O que Gardner (1994) deixa de destacar é que os fundamentos que apresenta para afirmar o que é a inteligência, não se sustentam em suas pesquisas, mas na revisão de pressupostos de diferentes abordagens teórico-metodológicas, tão distintas e incompatíveis do ponto de vista conceitual, que talvez o autor devesse anunciar "as múltiplas teorias da inteligência" ao invés da "teoria das inteligências múltiplas". Seu procedimento pode ser útil tanto para reafirmar uma concepção de inteligência identificada com uma perspectiva psicométrica, ou uma abordagem processual e adaptativa da cognição, quanto uma visão do funcionamento cognitivo como conseqüência direta do funcionamento das áreas cerebrais específicas.

A retórica de Gardner (1994), que não encontra ressonância em suas pesquisas empíricas, busca a adesão do leitor no plano teórico, o qual é levado a concluir que a revisão bibliográfica feita pelo autor das abordagens anteriores da inteligência – principalmente pelas pesquisas neuropsicológicas – são evidências suficientes para legitimar as conclusões de Gardner e a formação de um corpo de proposições consistentes e coerentes entre si, os quais podem ser utilizados para confirmar o real, denominado pelo autor de "teoria". A concepção de teoria proposta por Gardner (1994) passa pelo princípio de que, como nas ciências naturais, a possibilidade de aplicação é inquestionável.

Nesse sentido, quando se discute uma concepção de psicologia que sustenta essa compreensão de inteligência, está em causa a própria concepção de ciência, de homem e de sociedade.

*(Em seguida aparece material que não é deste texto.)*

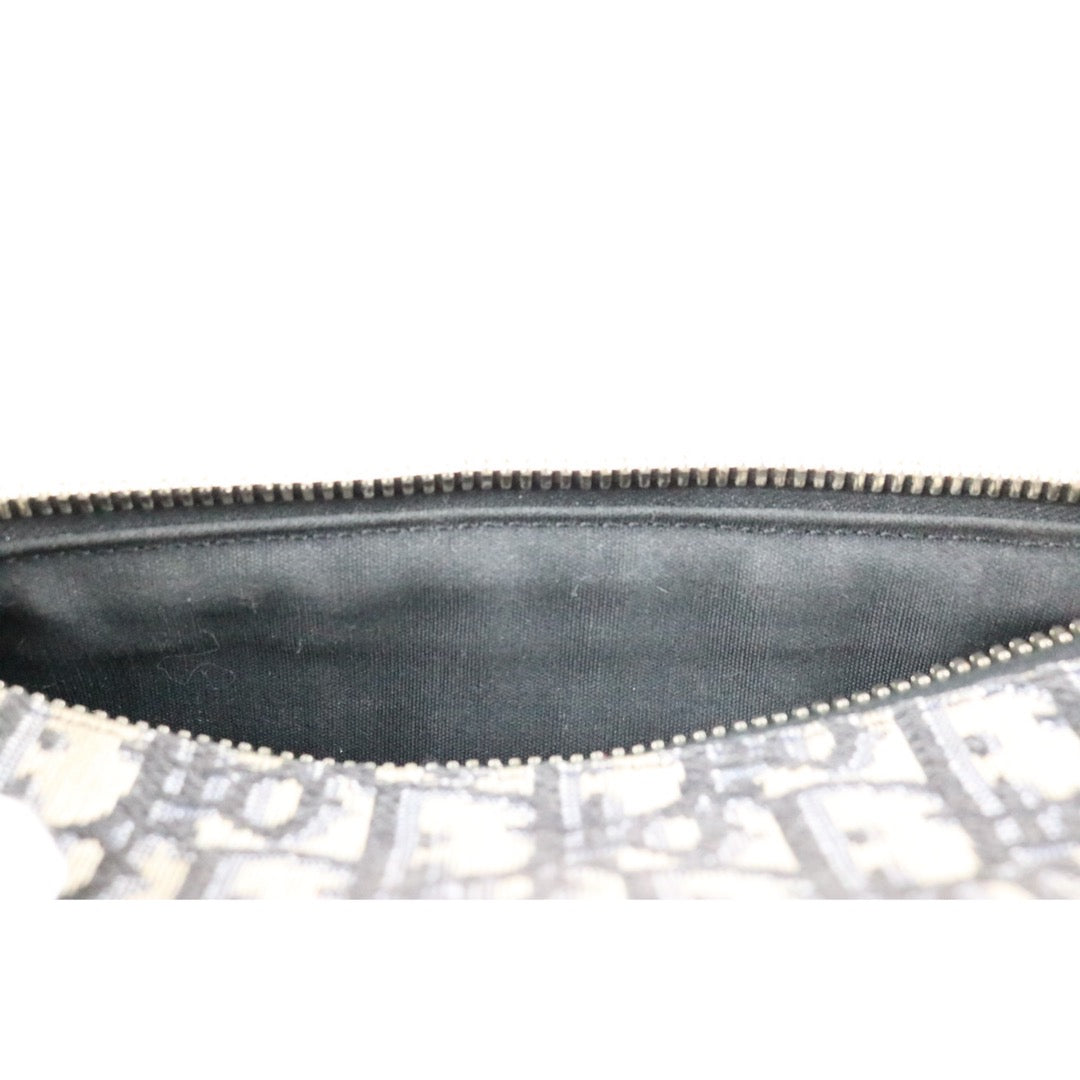 Include Entrupy Certificate of Authenticity｜Good ( Rank AB) ｜ Dior Trotter Roller Papillon Shoulder Bag ｜S26031801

Essa noção de inteligência está em conformidade com o processo de fragmentação da psique, originado na constituição das relações sociais próprias desta sociedade, sendo expressão de uma racionalidade que identifica experiência e teoria, excluindo a possibilidade da contradição em proposições deduzidas da constatação empírica, nas quais o verdadeiro se confirma na realidade imediata. (HORKHEIMER e ADORNO, 1987) Essa mesma racionalidade, que naturaliza a razão e a despoja de qualquer relação com seu conteúdo objetivo, não pode dizer o que a inteligência é, pois essa tarefa pressupõe admitir a existência de uma estrutura fundamental abrangente do ser, uma ordem objetiva inerente à realidade social.

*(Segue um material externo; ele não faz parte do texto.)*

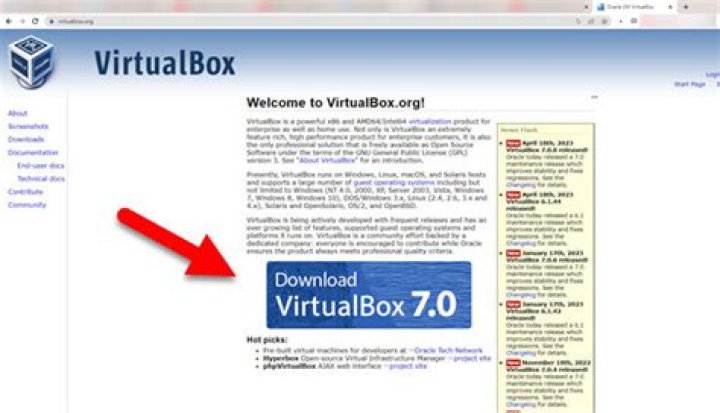 Why has VirtualBox's menu disappeared?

Referências Bibliográficas

HORKHEIMER, M., ADORNO, T. W. Teoria Tradicional e Teoria Crítica. In: Coleção Os Pensadores. São Paulo: Abril, 1987.

BERNARD VAN LEER FOUNDATION. http://www.bernardvanleer.org

GARDNER, H. Estruturas da mente: a Teoria das Inteligências Múltiplas. Porto Alegre: Artes Médicas, 1994.

GARDNER, H. Inteligência: um conceito reformulado. Rio de Janeiro: Ed. Objetiva, 2000.

HORKHEIMER, M. Meios e Fins. In: Eclipse da razão. São Paulo: Centauro, 2000.

MIRANDA, M. G. Inteligência e Contemporaneidade. Trabalho e Educação – Revista do NETE, ago./dez., n.4, 1998.

PATTO, M. H. S. A produção do fracasso escolar – histórias de submissão e rebeldia. São Paulo: Casa do Psicólogo, 1999.

SCHULTZ, D. P., SCHULTZ, S. E. História da psicologia moderna. São Paulo: Cultrix, 1991.